**Dataset content**.
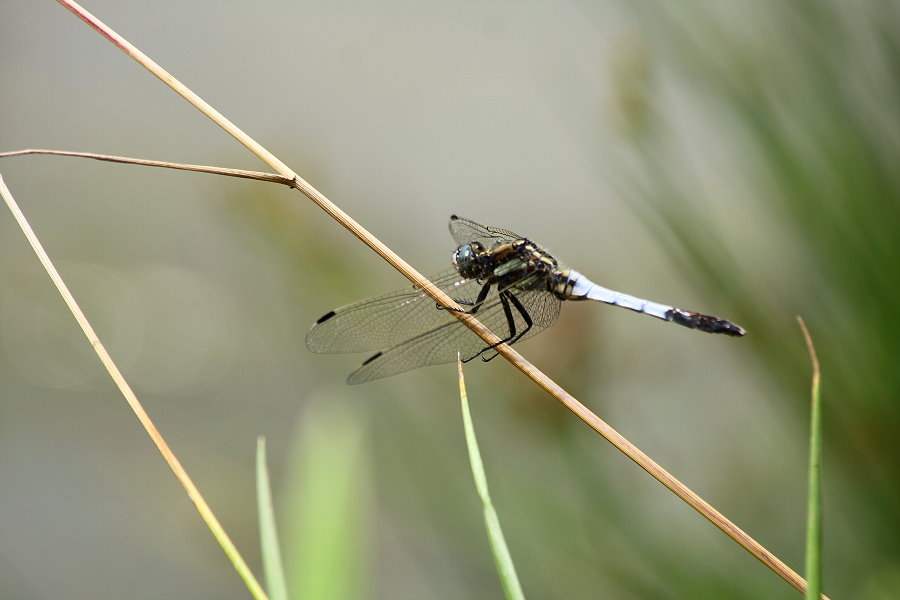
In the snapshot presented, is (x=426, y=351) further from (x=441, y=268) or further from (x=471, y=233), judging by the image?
(x=441, y=268)

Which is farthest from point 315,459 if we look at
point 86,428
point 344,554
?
point 86,428

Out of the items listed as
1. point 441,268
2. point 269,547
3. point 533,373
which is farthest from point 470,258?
point 441,268

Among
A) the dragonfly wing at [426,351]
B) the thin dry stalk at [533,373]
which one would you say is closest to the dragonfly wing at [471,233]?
the dragonfly wing at [426,351]

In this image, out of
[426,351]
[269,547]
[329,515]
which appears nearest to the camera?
[269,547]

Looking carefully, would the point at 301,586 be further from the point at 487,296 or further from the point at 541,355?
the point at 541,355

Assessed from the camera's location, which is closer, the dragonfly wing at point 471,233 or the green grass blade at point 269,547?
the green grass blade at point 269,547

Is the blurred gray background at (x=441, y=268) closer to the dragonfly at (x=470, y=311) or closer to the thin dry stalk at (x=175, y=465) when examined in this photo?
the thin dry stalk at (x=175, y=465)
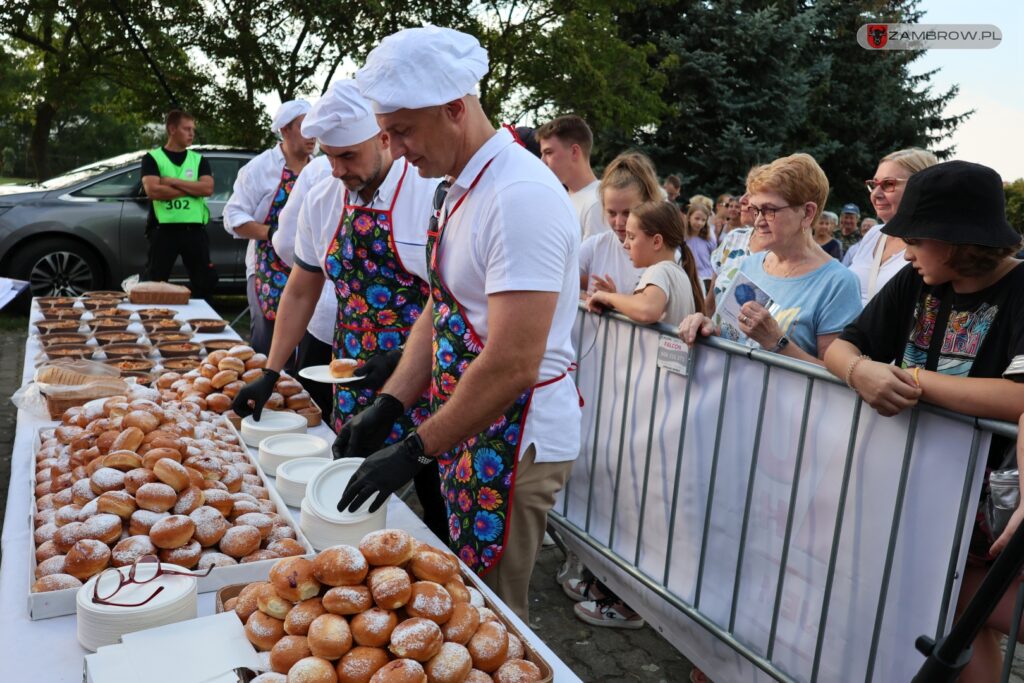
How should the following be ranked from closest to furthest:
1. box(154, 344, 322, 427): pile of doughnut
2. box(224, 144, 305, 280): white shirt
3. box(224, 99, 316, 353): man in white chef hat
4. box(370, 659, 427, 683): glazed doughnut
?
box(370, 659, 427, 683): glazed doughnut → box(154, 344, 322, 427): pile of doughnut → box(224, 99, 316, 353): man in white chef hat → box(224, 144, 305, 280): white shirt

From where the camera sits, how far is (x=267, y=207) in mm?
5379

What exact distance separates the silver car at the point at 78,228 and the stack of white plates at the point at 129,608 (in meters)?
7.92

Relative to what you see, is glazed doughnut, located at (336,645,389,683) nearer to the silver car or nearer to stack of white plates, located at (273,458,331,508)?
stack of white plates, located at (273,458,331,508)

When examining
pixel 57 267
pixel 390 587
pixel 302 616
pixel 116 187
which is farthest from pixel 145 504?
pixel 116 187

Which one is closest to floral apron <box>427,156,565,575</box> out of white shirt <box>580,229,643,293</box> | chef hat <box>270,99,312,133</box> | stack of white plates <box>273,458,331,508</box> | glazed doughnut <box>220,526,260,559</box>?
stack of white plates <box>273,458,331,508</box>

**Task directions**. Set down the items again word for word, starting at the line that contains "Is the blurred" and ending at the last line of the items, with both ends included. Leave the pictures out of your answer.

**Worked answer**.
Is the blurred gray background at (x=441, y=268) closer to the dragonfly at (x=470, y=311) or closer to the thin dry stalk at (x=175, y=465) when examined in this photo?
the thin dry stalk at (x=175, y=465)
How should the following be ranked from closest to furthest:
1. box(154, 344, 322, 427): pile of doughnut
2. box(224, 144, 305, 280): white shirt
3. box(224, 99, 316, 353): man in white chef hat
4. box(370, 659, 427, 683): glazed doughnut
?
box(370, 659, 427, 683): glazed doughnut → box(154, 344, 322, 427): pile of doughnut → box(224, 99, 316, 353): man in white chef hat → box(224, 144, 305, 280): white shirt

From where the camera sits, how far is (x=267, y=207) in mm?
5379

What exact distance separates the silver car at the point at 78,228 and the stack of white plates at the point at 129,608 (in meters)?
7.92

Relative to what you see, is glazed doughnut, located at (336,645,389,683) nearer to the silver car or nearer to stack of white plates, located at (273,458,331,508)?
stack of white plates, located at (273,458,331,508)

When examining
pixel 57 267
pixel 390 587
pixel 302 616
pixel 116 187
which is farthest from pixel 145 504?
pixel 116 187

Which one is closest to floral apron <box>427,156,565,575</box> out of white shirt <box>580,229,643,293</box> | chef hat <box>270,99,312,133</box> | stack of white plates <box>273,458,331,508</box> | glazed doughnut <box>220,526,260,559</box>?
stack of white plates <box>273,458,331,508</box>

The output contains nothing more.